Tony Stark and Bruce Banner, S.H.I.E.L.D's certified technoscientific geniuses, are examining the Tesseract. True to its name, it appears to be capable of manipulating spacetime in more than the usual 3+1 dimensions. That goes part of the way to explaining why it emanates a tetrahedron of warped space whose edges crackle with the blue light of energy rushing down some sort of hyperspatial gradient, but Bruce is still very surprised when it hits him.
"I'm not going to--I don't want to do any crimes but it occurs to me that I don't know what the laws are here, is there anything I'm likely to run afoul of other than 'don't injure or deceive people or mess with their property'?" Like, for example, being in the country without a passport or any form of identification or permission to be here. He's probably going to catch some shit trying to get back into the US, but once he's somewhere on his phone's network he'll call Coulson and Coulson will do mysterious government person things until Bruce is back where they want him. It's the closest thing he's seen yet to an upside of being considered a military asset.
"If you generalize 'injure' to all the ways of harming people that aren't literally picking fights, I think that should mostly get you through? You'll be with us. ...Also, I mean, don't - randomly leave your clothes on a fence and wander around naked singing, or stand in the subway doors so they can't close, or knock over all the cereal in the grocery store - but it's not illegal to delay trains or whatever, it's just rude."
He seems so freaked out! Veth tries to smile reassuringly at him. "Hey, you'll be fine. You're with us."
Oh dear, facial expressions. He misses his tiny cabin in Brazil. "I'm going to try to avoid inconveniencing people in full generality. More than I already have, I mean. Also, I don't think you ever actually said what country this is?"
". . . I think I am worse at geography than I thought I was." Or whatever the Tesseract did isn't handling proper nouns intuitively and those are all unfamiliar names for very familiar locations and he's going to look like he's never heard of Asia.
They walk for a while through a dark rough-cut tunnel lit only by flickering candles, and then emerge through a curtain of - is that vines - no they're fake vines, carefully and lovingly made of silk and embroidery floss and some other materials -
- into a much larger corridor where every single surface of everything is coloured in gloriously colourful graffiti.
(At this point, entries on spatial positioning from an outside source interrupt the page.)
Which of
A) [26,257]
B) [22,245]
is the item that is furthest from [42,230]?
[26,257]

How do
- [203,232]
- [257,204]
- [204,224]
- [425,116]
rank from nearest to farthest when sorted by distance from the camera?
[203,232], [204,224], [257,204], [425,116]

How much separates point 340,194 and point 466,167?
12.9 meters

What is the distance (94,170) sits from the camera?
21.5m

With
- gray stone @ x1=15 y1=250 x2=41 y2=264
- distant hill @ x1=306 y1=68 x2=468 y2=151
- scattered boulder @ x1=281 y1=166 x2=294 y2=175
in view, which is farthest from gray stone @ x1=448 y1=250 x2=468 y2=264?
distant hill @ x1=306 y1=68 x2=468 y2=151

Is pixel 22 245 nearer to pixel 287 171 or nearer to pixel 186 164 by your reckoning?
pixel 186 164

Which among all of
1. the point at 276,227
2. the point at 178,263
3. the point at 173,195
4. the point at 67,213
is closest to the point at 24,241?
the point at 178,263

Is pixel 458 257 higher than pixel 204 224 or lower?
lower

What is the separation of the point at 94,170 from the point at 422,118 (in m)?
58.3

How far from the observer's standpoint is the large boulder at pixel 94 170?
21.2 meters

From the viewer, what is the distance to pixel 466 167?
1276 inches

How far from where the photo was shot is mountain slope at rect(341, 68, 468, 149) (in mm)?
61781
A different group of teenagers, these ones wearing masks that hide their faces, are working on a new section. They're hanging off ceiling harnesses to do it, laughing and shoving each other so they sort of bounce around against the walls.
"I cannot climb a fireman's pole but I can climb a lot of stairs. But I might be disappointingly slow at it." Also, wow, thirty flights down is impressively deep. This whole place is super interesting and he would have a good time exploring it if he was here as a tourist with a suitcase and a plan.
They follow the corridor and end up coming out on the spiral staircase, looking back out into the huge mineshaft thing! The way the stairs are set up, a huge gently looping circle rather than switchbacks with about one rotation per level - though the levels continue to be weirdly offset and sometimes sloping, rather than lining up the way storeys in a building would - makes it feel a lot less like a slog.
And there's a view! Some sort of extremely weird improv or performance-art piece or something is being staged in a screened in, triple-height level a little above them, with various people wearing mostly body paint and tights, assembling their bodies with the help of some hanging silks and other accessories to make - a tree with its branches waving in the wind, which then gradually and creepily mutates into some sort of shark...
Then they're around the bend from it, and can see a - classy bar patio, overlooking the depths? The clientele there are older, forties to sixties. Most of them are sitting, or lounging on a giant beanbag-bed-thing in the middle. One woman who looks about fifty is hanging from a chandelier for some reason.
Up and up and up.
Up they hike. Bruce has the physique of someone for whom physical activity has mostly consisted of miserable grade school gym classes, and his legs are going to be in open rebellion the day after tomorrow, but he keeps moving on a combination of nervous energy and not wanting to embarrass himself any further. The performance art is a nice distraction.
"I'm guessing you don't have any weapons," Layne informs Bruce, "but if you do, lockers are here." He gestures.
"Banned items topside are - weapons aside from a couple of approved defence-only ones if you have a permit. Any non-prescribed mind-affecting drugs. Umm, am I forgetting anything obvious? Lots of people change clothes here but you're fine."
"What's the rule on pocketknives?" He pulls a multitool out of his pocket; it has a knife and a couple screwdrivers and pliers and a file and a tiny saw. If he doesn't lose it here he'll have to mail it to himself before he flies home.